Omit every image, and transcribe the remaining entries exactly as given.

Recorded information Start Marker

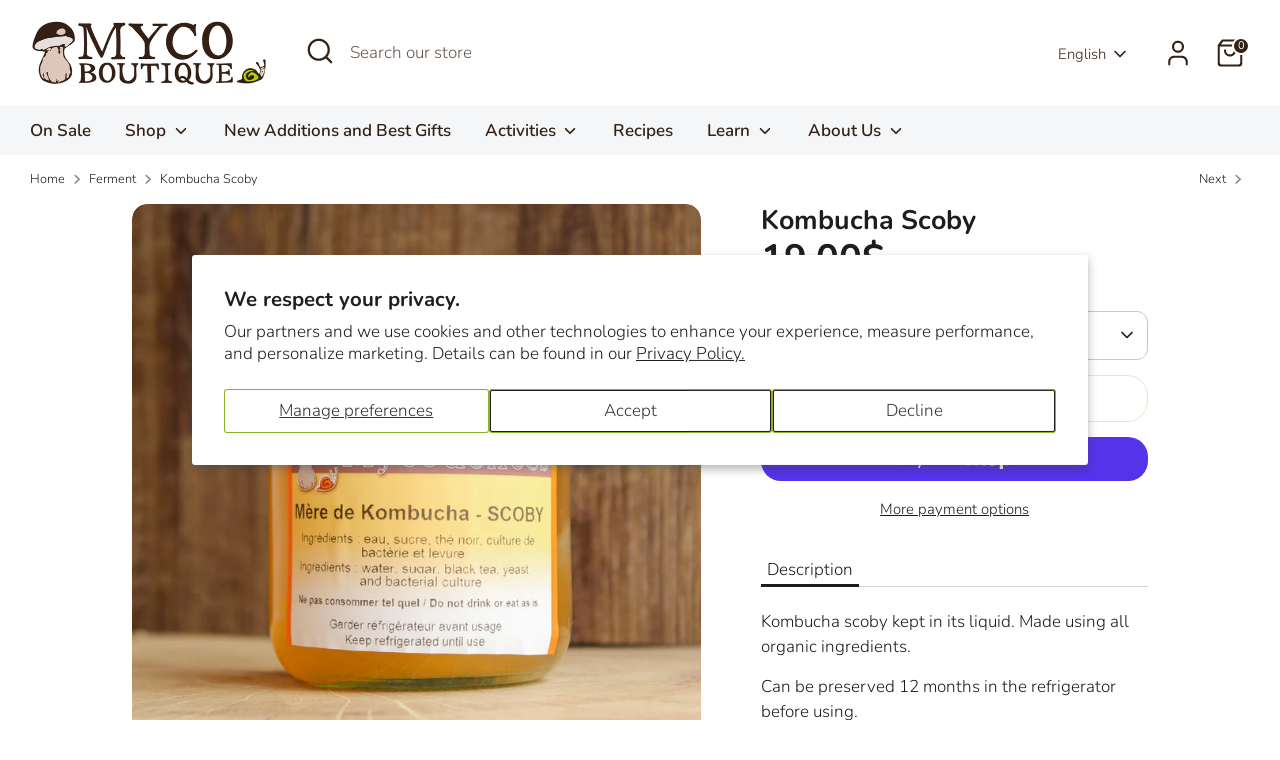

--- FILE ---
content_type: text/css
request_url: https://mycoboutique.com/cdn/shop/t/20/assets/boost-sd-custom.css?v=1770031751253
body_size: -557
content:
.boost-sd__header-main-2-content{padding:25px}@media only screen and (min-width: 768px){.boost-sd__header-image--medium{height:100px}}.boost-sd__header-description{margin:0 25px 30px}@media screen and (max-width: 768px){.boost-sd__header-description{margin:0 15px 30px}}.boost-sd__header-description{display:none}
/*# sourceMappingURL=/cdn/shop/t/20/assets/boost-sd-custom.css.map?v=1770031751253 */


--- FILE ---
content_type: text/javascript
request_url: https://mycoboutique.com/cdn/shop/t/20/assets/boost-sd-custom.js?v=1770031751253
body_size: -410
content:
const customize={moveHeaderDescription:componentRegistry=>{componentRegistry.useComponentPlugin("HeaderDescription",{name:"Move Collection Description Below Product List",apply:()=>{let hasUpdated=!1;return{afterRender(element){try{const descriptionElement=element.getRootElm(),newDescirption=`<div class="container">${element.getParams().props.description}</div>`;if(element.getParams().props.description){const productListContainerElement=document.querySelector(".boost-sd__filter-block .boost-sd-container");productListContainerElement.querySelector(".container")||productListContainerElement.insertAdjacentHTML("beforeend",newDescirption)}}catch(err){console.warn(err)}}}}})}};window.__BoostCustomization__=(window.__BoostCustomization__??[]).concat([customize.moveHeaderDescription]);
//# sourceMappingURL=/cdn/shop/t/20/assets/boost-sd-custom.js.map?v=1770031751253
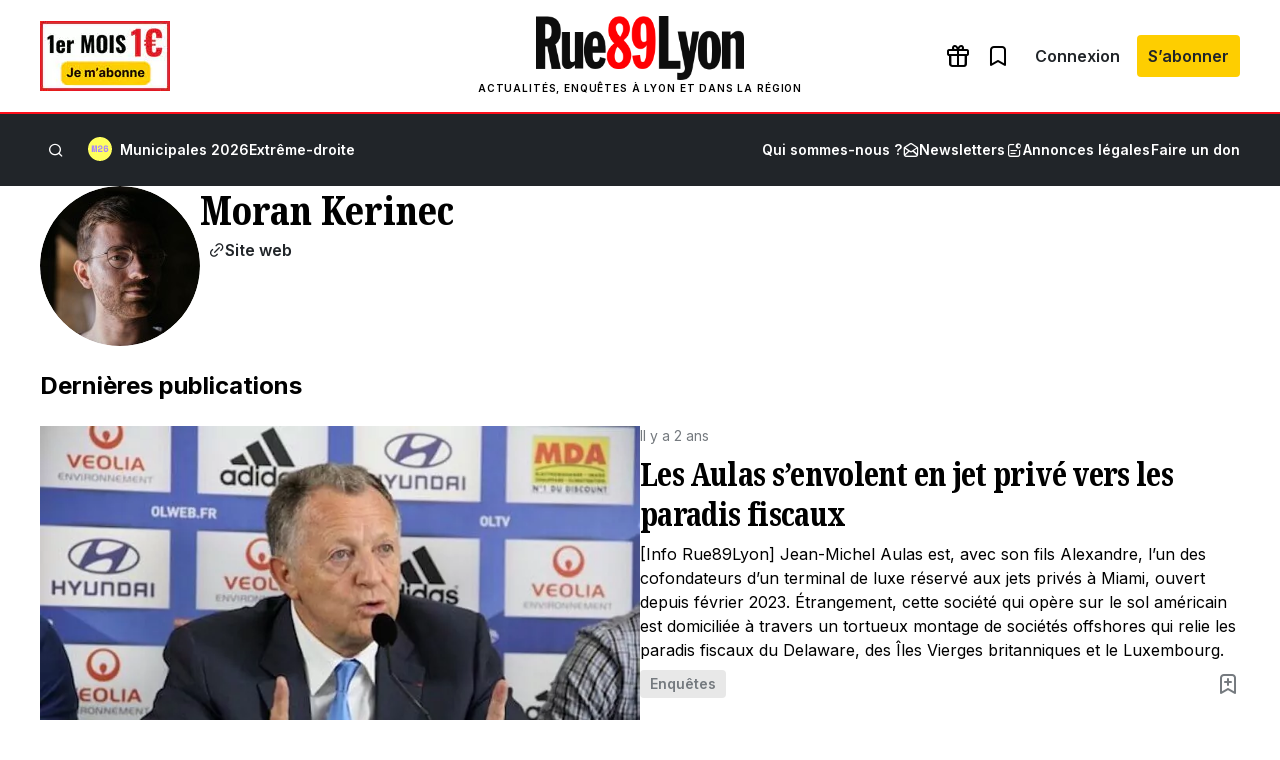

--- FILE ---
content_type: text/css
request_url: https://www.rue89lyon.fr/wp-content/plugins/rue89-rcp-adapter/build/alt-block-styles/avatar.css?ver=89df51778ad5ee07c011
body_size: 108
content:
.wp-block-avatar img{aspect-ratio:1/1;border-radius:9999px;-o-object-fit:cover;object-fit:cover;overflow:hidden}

Recorded information End Marker

**Task output**
--- FILE ---
content_type: text/css
request_url: https://mycoboutique.com/cdn/shop/t/20/assets/boost-sd-custom.css?v=1770031751253
body_size: -557
content:
.boost-sd__header-main-2-content{padding:25px}@media only screen and (min-width: 768px){.boost-sd__header-image--medium{height:100px}}.boost-sd__header-description{margin:0 25px 30px}@media screen and (max-width: 768px){.boost-sd__header-description{margin:0 15px 30px}}.boost-sd__header-description{display:none}
/*# sourceMappingURL=/cdn/shop/t/20/assets/boost-sd-custom.css.map?v=1770031751253 */


--- FILE ---
content_type: text/javascript
request_url: https://mycoboutique.com/cdn/shop/t/20/assets/boost-sd-custom.js?v=1770031751253
body_size: -410
content:
const customize={moveHeaderDescription:componentRegistry=>{componentRegistry.useComponentPlugin("HeaderDescription",{name:"Move Collection Description Below Product List",apply:()=>{let hasUpdated=!1;return{afterRender(element){try{const descriptionElement=element.getRootElm(),newDescirption=`<div class="container">${element.getParams().props.description}</div>`;if(element.getParams().props.description){const productListContainerElement=document.querySelector(".boost-sd__filter-block .boost-sd-container");productListContainerElement.querySelector(".container")||productListContainerElement.insertAdjacentHTML("beforeend",newDescirption)}}catch(err){console.warn(err)}}}}})}};window.__BoostCustomization__=(window.__BoostCustomization__??[]).concat([customize.moveHeaderDescription]);
//# sourceMappingURL=/cdn/shop/t/20/assets/boost-sd-custom.js.map?v=1770031751253

--- FILE ---
content_type: text/css
request_url: https://www.rue89lyon.fr/wp-content/plugins/rue89-rcp-adapter/build/alt-block-styles/avatar.css?ver=89df51778ad5ee07c011
body_size: 108
content:
.wp-block-avatar img{aspect-ratio:1/1;border-radius:9999px;-o-object-fit:cover;object-fit:cover;overflow:hidden}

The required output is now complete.